WHAT THE TASK ASKS. Return every line in the entries below that contains the word "positioned".

::: PROVIDED INFORMATION :::

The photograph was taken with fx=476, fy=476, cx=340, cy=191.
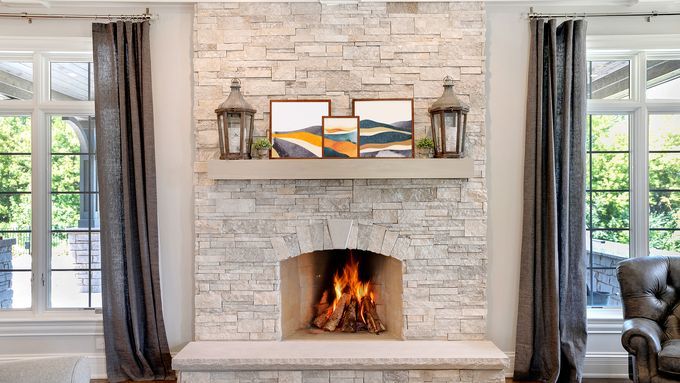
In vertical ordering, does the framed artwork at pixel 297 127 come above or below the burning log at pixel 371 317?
above

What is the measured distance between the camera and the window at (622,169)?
3.66m

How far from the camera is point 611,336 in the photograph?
11.6 ft

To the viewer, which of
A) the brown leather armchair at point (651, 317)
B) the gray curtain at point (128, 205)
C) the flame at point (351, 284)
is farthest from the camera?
the flame at point (351, 284)

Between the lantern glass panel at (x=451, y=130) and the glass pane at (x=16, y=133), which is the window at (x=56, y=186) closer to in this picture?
the glass pane at (x=16, y=133)

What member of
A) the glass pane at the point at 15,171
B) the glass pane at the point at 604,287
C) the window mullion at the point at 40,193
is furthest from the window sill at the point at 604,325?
the glass pane at the point at 15,171

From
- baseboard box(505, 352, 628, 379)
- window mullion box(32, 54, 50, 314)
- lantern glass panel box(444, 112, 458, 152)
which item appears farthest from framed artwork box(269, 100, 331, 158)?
baseboard box(505, 352, 628, 379)

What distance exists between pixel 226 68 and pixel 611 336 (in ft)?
11.2

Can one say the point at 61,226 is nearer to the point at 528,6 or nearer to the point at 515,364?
the point at 515,364

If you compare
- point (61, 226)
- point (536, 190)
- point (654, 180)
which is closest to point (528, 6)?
point (536, 190)

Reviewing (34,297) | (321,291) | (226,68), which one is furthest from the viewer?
(321,291)

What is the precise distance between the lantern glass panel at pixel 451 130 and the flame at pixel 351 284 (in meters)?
1.21

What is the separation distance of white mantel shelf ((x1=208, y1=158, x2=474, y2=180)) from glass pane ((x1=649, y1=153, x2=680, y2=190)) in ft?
5.34

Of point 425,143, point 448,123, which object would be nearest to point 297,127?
point 425,143

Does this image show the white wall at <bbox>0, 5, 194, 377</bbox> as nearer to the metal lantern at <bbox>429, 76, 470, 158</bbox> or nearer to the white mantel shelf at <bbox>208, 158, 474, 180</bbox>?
the white mantel shelf at <bbox>208, 158, 474, 180</bbox>
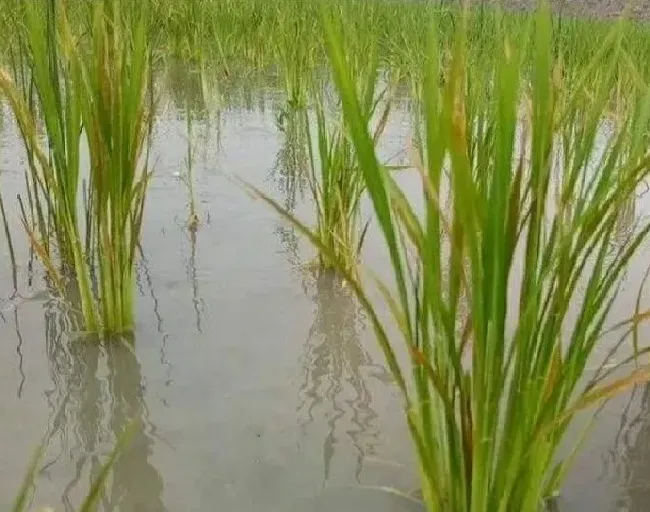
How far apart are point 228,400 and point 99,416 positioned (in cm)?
21

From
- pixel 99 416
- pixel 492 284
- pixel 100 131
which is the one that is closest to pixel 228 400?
pixel 99 416

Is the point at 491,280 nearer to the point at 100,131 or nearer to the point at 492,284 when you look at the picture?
the point at 492,284

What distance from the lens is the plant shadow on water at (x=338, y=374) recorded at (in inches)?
47.5

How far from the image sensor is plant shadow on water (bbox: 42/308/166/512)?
1.04 meters

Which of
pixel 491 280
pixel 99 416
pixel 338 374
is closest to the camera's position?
pixel 491 280

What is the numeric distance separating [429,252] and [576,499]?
535 mm

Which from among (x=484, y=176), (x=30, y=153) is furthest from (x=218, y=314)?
(x=484, y=176)

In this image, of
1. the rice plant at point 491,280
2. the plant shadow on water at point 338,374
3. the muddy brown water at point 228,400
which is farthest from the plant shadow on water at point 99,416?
the rice plant at point 491,280

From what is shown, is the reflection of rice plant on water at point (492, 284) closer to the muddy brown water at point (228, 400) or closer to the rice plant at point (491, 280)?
the rice plant at point (491, 280)

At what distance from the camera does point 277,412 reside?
1.26 m

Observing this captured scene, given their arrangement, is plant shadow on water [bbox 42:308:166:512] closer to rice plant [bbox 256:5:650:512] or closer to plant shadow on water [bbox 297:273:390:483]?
plant shadow on water [bbox 297:273:390:483]

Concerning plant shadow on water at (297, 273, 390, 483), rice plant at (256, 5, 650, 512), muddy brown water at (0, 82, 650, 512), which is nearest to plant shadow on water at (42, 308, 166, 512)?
muddy brown water at (0, 82, 650, 512)

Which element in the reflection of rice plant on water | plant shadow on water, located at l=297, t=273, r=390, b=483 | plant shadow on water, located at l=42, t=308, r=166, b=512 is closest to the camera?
the reflection of rice plant on water

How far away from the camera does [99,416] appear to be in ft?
4.03
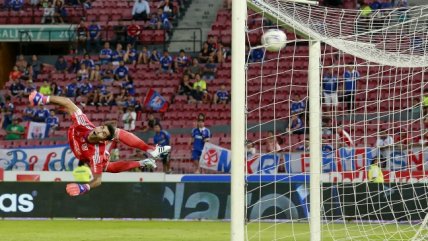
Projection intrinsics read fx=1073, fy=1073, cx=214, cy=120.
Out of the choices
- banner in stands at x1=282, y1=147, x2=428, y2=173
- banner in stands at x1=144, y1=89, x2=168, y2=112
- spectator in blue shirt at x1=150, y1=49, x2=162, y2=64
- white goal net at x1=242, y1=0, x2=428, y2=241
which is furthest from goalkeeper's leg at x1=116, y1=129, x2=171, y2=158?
spectator in blue shirt at x1=150, y1=49, x2=162, y2=64

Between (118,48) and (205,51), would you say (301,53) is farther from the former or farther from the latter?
(118,48)

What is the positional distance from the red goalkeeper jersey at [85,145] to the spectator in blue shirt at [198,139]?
10.6m

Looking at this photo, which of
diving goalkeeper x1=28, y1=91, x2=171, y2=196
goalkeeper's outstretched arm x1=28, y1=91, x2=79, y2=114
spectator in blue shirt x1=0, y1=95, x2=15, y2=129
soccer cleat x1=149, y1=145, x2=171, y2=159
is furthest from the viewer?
spectator in blue shirt x1=0, y1=95, x2=15, y2=129

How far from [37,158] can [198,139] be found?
4.66 metres

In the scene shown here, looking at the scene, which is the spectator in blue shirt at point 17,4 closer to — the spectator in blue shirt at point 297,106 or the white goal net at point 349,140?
the white goal net at point 349,140

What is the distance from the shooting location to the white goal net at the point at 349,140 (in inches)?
618

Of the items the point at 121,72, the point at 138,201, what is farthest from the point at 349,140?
the point at 121,72

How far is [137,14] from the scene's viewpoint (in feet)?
115

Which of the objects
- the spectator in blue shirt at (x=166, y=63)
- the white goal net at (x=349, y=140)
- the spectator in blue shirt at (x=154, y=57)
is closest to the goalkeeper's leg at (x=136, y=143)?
the white goal net at (x=349, y=140)

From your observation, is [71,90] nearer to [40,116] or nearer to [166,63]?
[40,116]

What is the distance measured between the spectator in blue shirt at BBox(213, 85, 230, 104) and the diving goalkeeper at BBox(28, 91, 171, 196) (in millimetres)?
13993

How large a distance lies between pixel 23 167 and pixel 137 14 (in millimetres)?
7981

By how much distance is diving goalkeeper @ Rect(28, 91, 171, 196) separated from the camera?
15812mm

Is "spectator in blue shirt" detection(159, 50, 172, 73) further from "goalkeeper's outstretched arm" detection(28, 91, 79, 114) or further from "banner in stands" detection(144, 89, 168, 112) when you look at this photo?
"goalkeeper's outstretched arm" detection(28, 91, 79, 114)
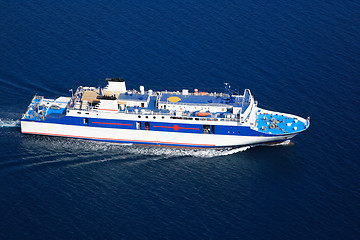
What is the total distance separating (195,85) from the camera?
390 feet

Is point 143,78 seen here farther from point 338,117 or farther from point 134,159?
point 338,117

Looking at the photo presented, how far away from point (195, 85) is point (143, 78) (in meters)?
11.7

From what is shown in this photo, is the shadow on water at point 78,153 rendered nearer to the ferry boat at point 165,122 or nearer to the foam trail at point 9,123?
the foam trail at point 9,123

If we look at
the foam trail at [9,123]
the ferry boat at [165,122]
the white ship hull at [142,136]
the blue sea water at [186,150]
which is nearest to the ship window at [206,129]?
the ferry boat at [165,122]

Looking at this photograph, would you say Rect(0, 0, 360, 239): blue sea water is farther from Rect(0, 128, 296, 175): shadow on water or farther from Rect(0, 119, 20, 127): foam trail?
Rect(0, 119, 20, 127): foam trail

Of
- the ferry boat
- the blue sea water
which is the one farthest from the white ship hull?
the blue sea water

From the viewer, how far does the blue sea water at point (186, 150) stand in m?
85.1

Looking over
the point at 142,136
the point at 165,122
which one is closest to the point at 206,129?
the point at 165,122

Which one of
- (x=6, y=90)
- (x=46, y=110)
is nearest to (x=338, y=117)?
(x=46, y=110)

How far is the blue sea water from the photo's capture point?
279ft

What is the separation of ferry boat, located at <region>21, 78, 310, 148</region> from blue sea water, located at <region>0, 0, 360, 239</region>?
229 centimetres

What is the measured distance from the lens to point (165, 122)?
102938mm

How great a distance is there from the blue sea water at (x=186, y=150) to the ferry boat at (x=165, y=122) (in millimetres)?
2294

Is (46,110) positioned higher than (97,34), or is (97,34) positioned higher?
(97,34)
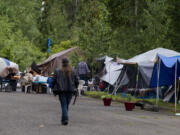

:::

WRITTEN SOLUTION.
How far apart are point 228,400 and point 99,416 positioned (in cm)?
Is (46,110) positioned higher than (97,34), or is (97,34) positioned higher?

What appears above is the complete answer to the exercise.